Rus Edebiyatının öykü denilince akla gelen ilk ismi olan Çehov'un en bilinen klasiği sanırım Altıncı Koğuş'tur.Kitap; eğitimli bir akıl hastası olan İvan Dmitriç ile Doktor Andrey Yefimıç ekseninde iki farklı karakterle bizi tanıştırıyor.
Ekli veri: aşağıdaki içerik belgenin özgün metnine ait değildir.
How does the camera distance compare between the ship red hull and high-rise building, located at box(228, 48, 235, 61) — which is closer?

Ülkenin sorunlarıyla ilgilenmeyerek seyirci kalmayı tercih eden kişilere yönelik eleştiriler, ölüm ve ölümsüzlük, tanrının varlığı veya yokluğu, yozlaşan memurlar, kitap okuma alışkanlığı ve empati gibi konularda çok sayıda iç ve karşılıklı konuşmalarla ilerliyor.
Ana karakterlerden Dmitriç kendisini sürekli endişe içinde bulur ve herhangi bir suç işlememesine rağmen devamlı takip edildiğini düşünür. Paranoyak bir izlenim veren Dmitriç en sonunda Altıncı Koğuş'a yatırılır. Bu akıl hastanesinde kaldığı koğuş oldukça kötü durumdadır ve hastalarla ilgilenilmektedir. Dmitriç de maruz kaldığı bu durumdan şikayetçidir, yaşadıkları zorbalıklara ve adaletsizliklere karşı çıkmaktadır.
Koğuşta kalan beş kişinin doktoru olan Andrey Yefimıç ise kendi statüsünün devamlılığını isteyen, mevcut durumu değiştirmek için hiçbir şey yapmayan bir kişi profili çiziyor. Kitap düşkünü olan Yefimıç de birtakım felsefik sorgulamalar yapmaktadır.Bir gün Altıncı Koğuş'a uğrar ve Dmitriç ile sohbet eder. İkilinin felsefik konuşmaları bir süre devam eder. Bu konuşmalardan dolayı yaşadığı ruhsal durum Doktoru çok farklı beklenmedik noktalara götürecektir.
Kısa öykü kitabı olarak düşünülmemeli,çok ağır felsefi bir kitap;sindirerek okunmalı.